+++ DATASET RECORDS +++
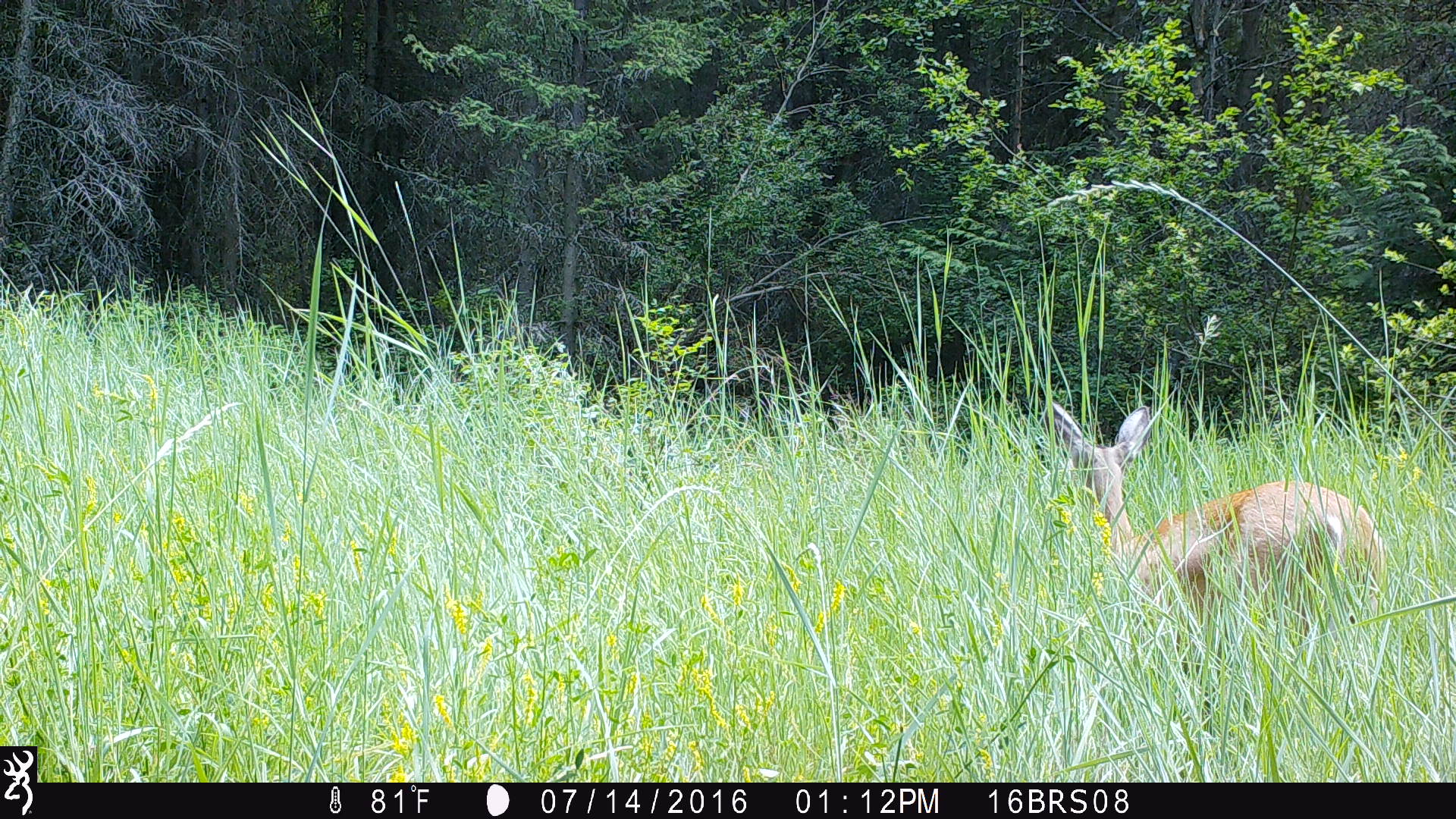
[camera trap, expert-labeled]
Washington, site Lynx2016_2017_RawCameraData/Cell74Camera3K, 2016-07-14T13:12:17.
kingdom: Animalia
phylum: Chordata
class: Mammalia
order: Artiodactyla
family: Cervidae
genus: Odocoileus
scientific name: Odocoileus virginianus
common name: white-tailed deer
Odocoileus virginianus (white-tailed deer). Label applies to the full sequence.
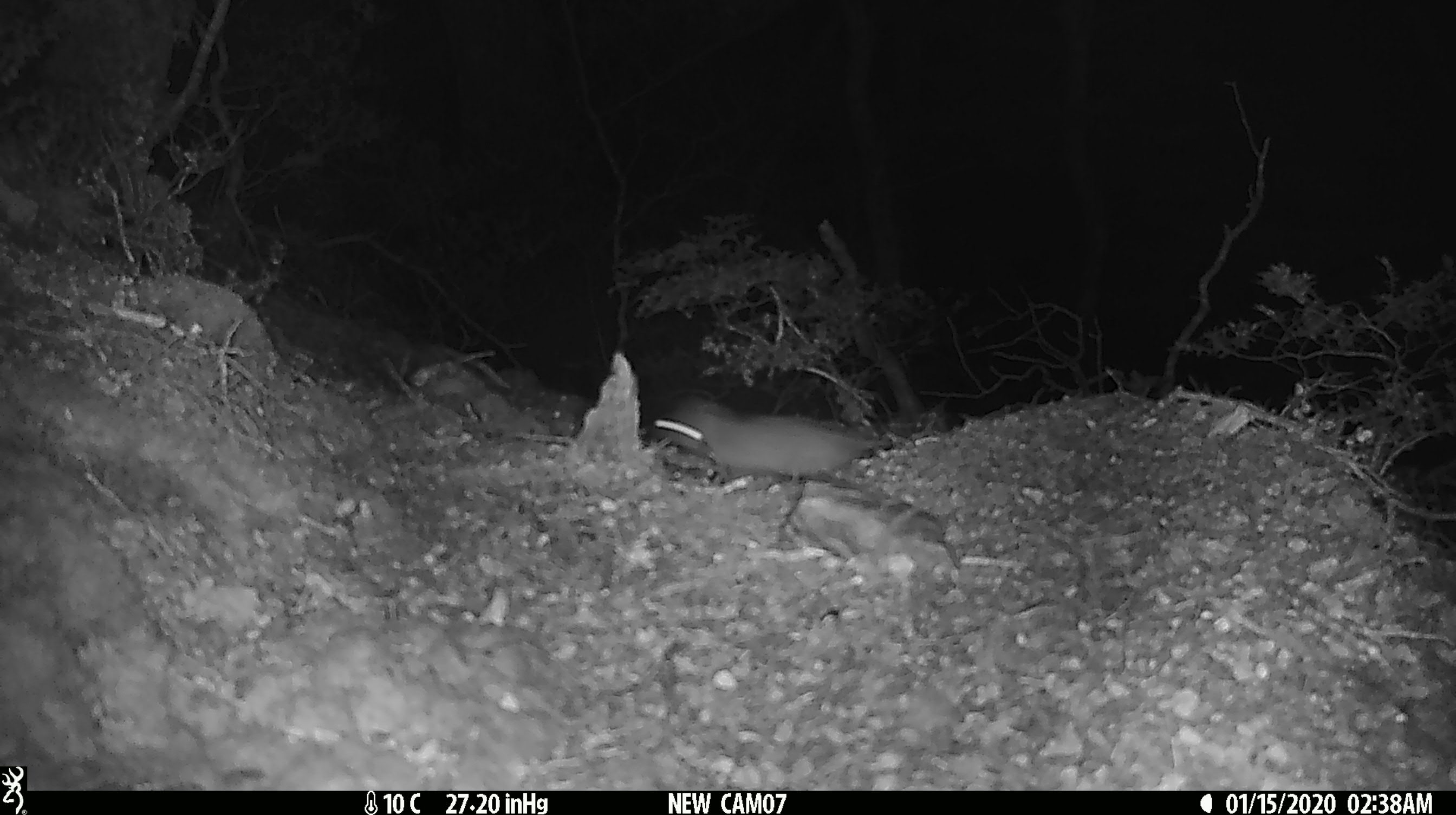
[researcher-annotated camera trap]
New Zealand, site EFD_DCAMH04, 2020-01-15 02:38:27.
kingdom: Animalia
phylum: Chordata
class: Mammalia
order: Rodentia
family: Muridae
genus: Rattus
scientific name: Rattus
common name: rat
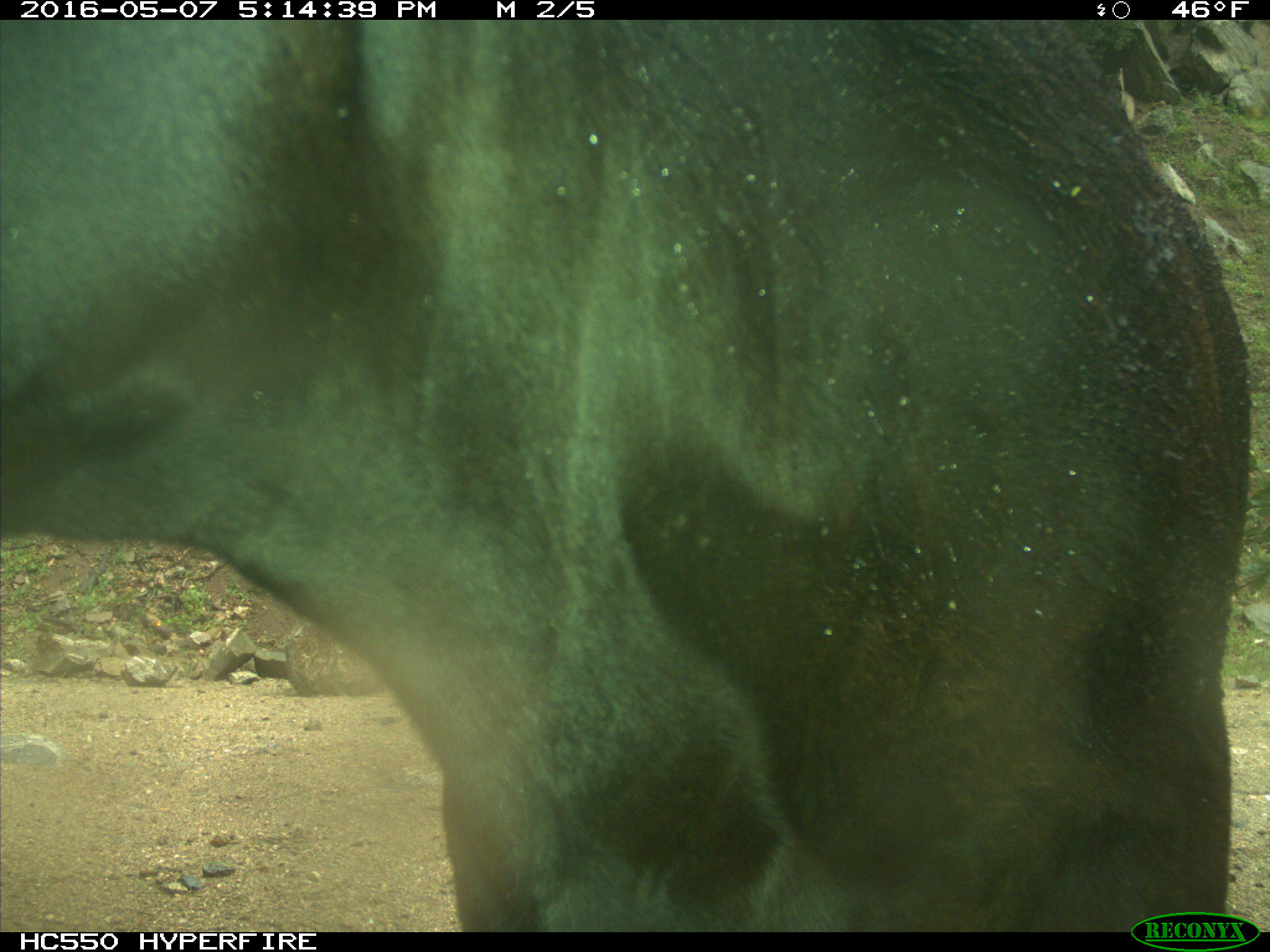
+++
● WHAT YOU ARE ASKED TO DO
Set down the entries above exactly, and keep every picture out of your copy.

● OUTPUT OF THE EXERCISE
[camera trap, expert-labeled]
Washington, site Lynx2016_2017_RawCameraData/Cell74Camera3K, 2016-07-14T13:12:17.
kingdom: Animalia
phylum: Chordata
class: Mammalia
order: Artiodactyla
family: Cervidae
genus: Odocoileus
scientific name: Odocoileus virginianus
common name: white-tailed deer
Odocoileus virginianus (white-tailed deer). Label applies to the full sequence.
[researcher-annotated camera trap]
New Zealand, site EFD_DCAMH04, 2020-01-15 02:38:27.
kingdom: Animalia
phylum: Chordata
class: Mammalia
order: Rodentia
family: Muridae
genus: Rattus
scientific name: Rattus
common name: rat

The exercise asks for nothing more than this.